* [Short exercise]
From the records below, copy word for word every line starting at the one that contains "SDO full-disk sequence" and ending with the one that contains "sigmoid: (332, 295)".

* [Source records]
= = =

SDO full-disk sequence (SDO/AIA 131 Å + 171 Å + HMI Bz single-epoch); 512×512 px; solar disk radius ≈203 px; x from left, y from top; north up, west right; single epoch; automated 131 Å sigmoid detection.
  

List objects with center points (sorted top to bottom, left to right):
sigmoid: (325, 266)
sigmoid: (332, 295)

= = =

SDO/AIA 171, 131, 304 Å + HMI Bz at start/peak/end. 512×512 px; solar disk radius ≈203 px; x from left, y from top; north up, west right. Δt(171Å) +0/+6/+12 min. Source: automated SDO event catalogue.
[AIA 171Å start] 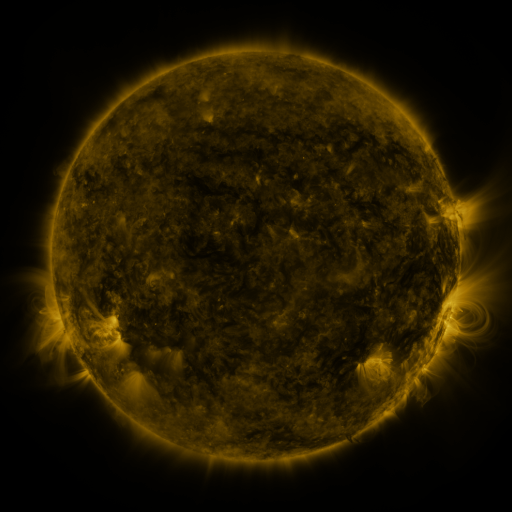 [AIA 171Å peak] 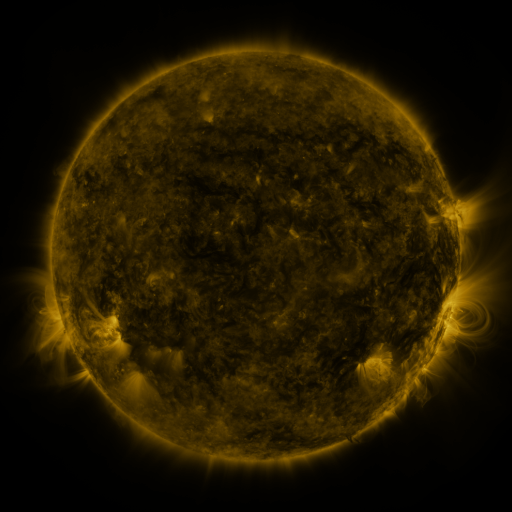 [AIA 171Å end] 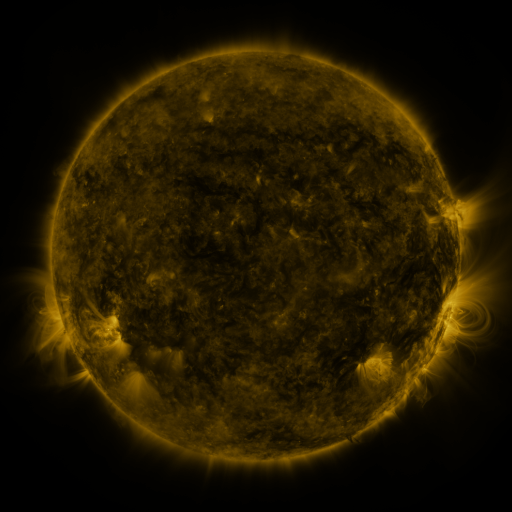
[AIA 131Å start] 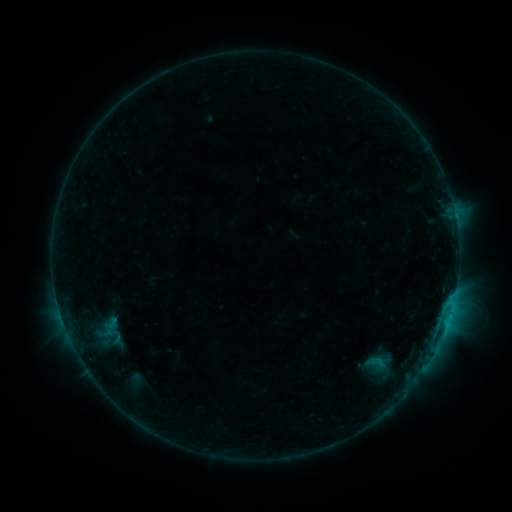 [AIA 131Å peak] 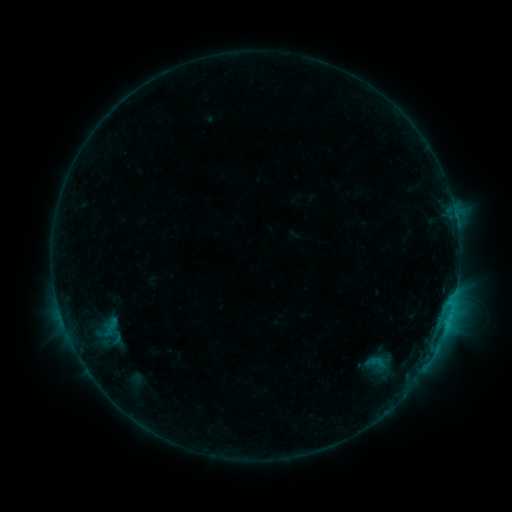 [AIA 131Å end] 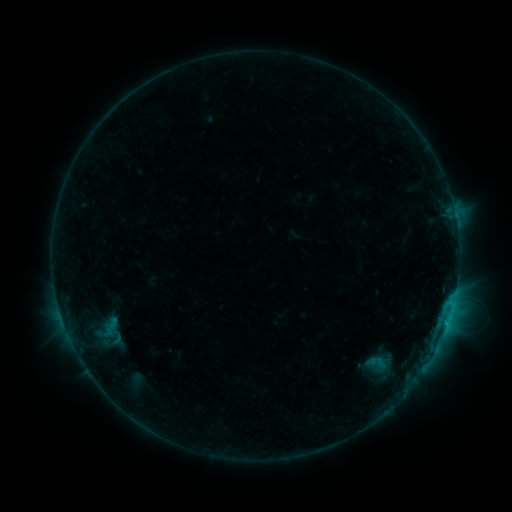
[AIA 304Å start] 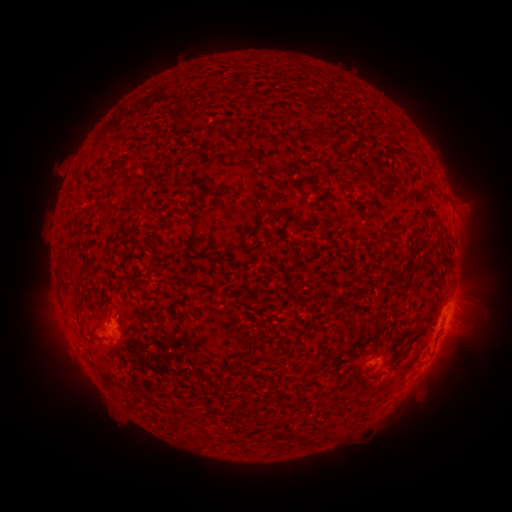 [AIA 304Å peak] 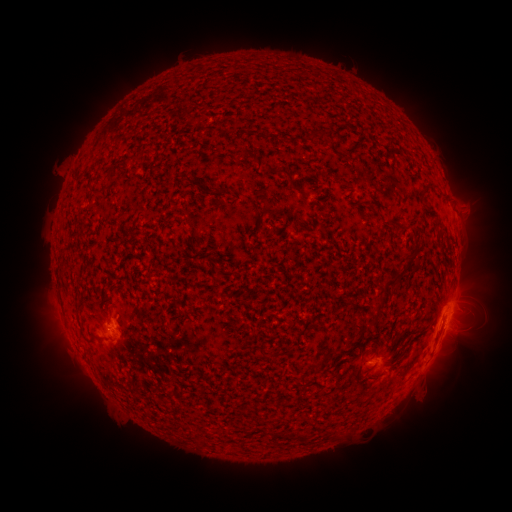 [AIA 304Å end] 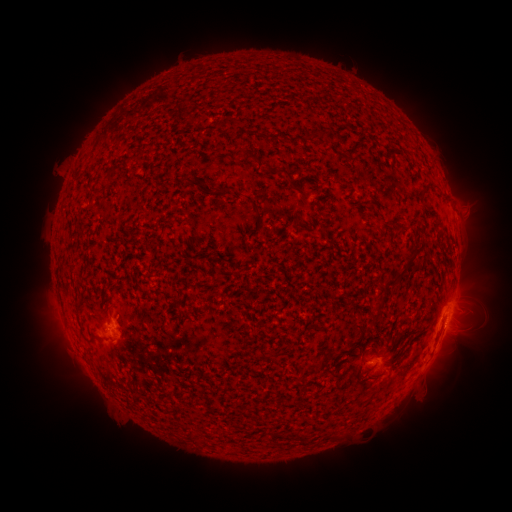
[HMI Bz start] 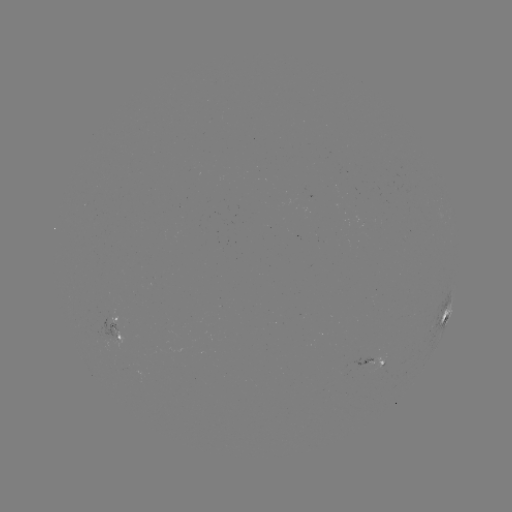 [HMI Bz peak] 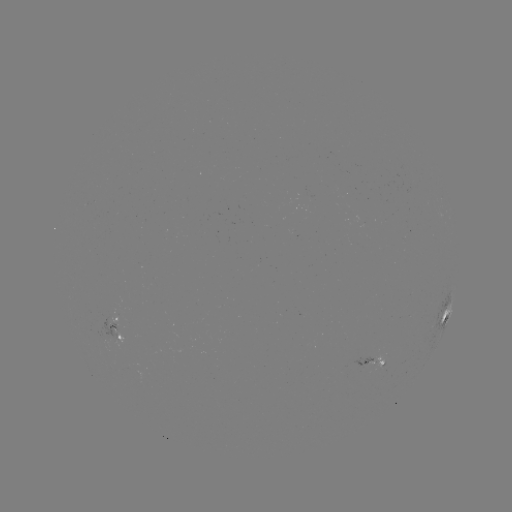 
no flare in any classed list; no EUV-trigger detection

= = =

* [Task output]
SDO full-disk sequence (SDO/AIA 131 Å + 171 Å + HMI Bz single-epoch); 512×512 px; solar disk radius ≈203 px; x from left, y from top; north up, west right; single epoch; automated 131 Å sigmoid detection.
  

List objects with center points (sorted top to bottom, left to right):
sigmoid: (325, 266)
sigmoid: (332, 295)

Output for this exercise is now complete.